ReConFuse: Reconstruction-Error Guided Semantic Fusion for AI-Generated Video Detection
2026-06-03 • Computer Vision and Pattern Recognition
Computer Vision and Pattern Recognition
AI summaryⓘ
The authors study how to tell real videos from AI-made fake ones by looking at the mistakes a model makes when trying to recreate the video. They find that real and fake videos show different patterns of errors over time. To use this, they build a system called ReConFuse that combines these error patterns with video content information to spot AI fakes better. Tests show their method works well even with new types of generated videos.
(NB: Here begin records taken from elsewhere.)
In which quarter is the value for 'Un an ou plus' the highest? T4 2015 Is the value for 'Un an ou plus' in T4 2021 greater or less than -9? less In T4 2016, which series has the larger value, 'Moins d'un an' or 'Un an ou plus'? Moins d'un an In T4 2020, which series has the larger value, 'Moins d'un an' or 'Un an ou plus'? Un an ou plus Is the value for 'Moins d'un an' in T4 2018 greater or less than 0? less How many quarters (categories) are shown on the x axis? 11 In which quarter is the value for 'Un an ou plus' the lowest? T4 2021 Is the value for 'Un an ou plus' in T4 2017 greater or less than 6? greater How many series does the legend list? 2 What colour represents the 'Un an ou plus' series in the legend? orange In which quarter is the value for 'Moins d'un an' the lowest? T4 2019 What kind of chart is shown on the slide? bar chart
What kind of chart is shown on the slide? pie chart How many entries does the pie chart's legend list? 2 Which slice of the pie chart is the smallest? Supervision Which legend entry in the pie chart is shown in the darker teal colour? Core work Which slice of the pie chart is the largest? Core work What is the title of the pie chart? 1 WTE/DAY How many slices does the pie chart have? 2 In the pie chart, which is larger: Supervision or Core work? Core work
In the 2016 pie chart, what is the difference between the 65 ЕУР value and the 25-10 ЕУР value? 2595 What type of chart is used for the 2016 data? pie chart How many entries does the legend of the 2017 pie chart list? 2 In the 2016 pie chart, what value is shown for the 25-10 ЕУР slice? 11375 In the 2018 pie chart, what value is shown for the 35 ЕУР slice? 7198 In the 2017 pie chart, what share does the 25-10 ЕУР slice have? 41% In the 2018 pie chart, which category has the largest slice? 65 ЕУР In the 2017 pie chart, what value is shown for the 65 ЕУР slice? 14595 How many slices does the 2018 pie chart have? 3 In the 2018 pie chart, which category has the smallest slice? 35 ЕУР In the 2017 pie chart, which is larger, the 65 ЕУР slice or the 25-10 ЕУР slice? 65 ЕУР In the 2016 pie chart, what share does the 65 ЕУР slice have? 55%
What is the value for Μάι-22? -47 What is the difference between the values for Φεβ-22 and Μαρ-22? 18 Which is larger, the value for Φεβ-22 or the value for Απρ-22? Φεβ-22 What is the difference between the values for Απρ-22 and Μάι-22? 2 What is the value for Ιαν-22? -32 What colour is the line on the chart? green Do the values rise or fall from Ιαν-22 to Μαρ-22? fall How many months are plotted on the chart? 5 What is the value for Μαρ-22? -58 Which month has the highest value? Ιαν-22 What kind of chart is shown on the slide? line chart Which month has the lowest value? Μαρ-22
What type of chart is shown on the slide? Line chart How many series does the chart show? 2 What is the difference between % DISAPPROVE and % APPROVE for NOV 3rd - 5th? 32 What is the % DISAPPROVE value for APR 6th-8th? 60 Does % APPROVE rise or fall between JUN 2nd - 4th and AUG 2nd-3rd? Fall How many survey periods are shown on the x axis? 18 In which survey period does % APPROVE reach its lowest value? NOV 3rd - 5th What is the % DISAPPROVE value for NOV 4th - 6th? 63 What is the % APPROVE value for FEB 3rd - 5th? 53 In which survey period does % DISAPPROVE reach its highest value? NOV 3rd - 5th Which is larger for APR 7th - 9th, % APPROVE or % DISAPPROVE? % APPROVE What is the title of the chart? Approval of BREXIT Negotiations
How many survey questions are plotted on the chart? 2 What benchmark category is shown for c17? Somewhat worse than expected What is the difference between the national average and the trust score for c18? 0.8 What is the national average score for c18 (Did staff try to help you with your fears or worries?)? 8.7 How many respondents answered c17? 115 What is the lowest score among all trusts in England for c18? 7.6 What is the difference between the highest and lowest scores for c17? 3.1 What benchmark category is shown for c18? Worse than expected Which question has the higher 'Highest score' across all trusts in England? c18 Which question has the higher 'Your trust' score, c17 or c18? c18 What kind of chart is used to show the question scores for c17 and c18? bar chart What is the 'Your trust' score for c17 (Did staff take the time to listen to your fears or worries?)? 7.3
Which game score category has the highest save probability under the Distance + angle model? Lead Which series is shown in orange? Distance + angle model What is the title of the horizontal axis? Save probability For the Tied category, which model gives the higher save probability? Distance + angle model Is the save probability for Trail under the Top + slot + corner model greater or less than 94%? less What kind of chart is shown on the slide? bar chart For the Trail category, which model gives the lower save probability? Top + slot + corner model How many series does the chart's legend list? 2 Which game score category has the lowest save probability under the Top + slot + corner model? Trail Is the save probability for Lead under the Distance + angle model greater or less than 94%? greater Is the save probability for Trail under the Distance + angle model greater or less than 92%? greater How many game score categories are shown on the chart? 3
AI-generated videosvideo forensicsreconstruction errorWF-VAEtemporal dynamicssemantic featuresvideo classificationgeneralizationMamba modulemultimedia authentication
Authors
Xiaojing Chen, Xinyu Lu, Changtao Miao, Yunfeng Diao
Abstract
AI-generated videos are becoming increasingly realistic, raising serious concerns about misinformation, content authenticity, and media trust. Reliable AI-generated video detection is therefore essential for multimedia forensics, yet remains challenging due to the need to capture spatial artifacts, temporal dynamics, and generalize to evolving generative models. In this paper, we explore reconstruction error as a discriminative forensic cue for AI-generated video detection. By reconstructing input videos with a pretrained WF-VAE, we observe that real and generated videos exhibit distinguishable frame-wise reconstruction error patterns, suggesting that reconstruction errors can reveal their distributional discrepancies. However, extending reconstruction-based image detection to videos is non-trivial, since video reconstruction errors are temporally organized across frames and require semantic context for effective interpretation. To address these challenges, we propose ReConFuse, a reconstruction-guided semantic fusion framework for video-level AI-generated video detection. ReConFuse extracts reconstruction error cues from WF-VAE reconstructed videos, aligns them with multi-frame semantic features, and uses a Mamba-based module to model temporal evolution for video-level classification. Experiments across multiple generators and evaluation settings demonstrate the effectiveness and strong generalization ability of ReConFuse.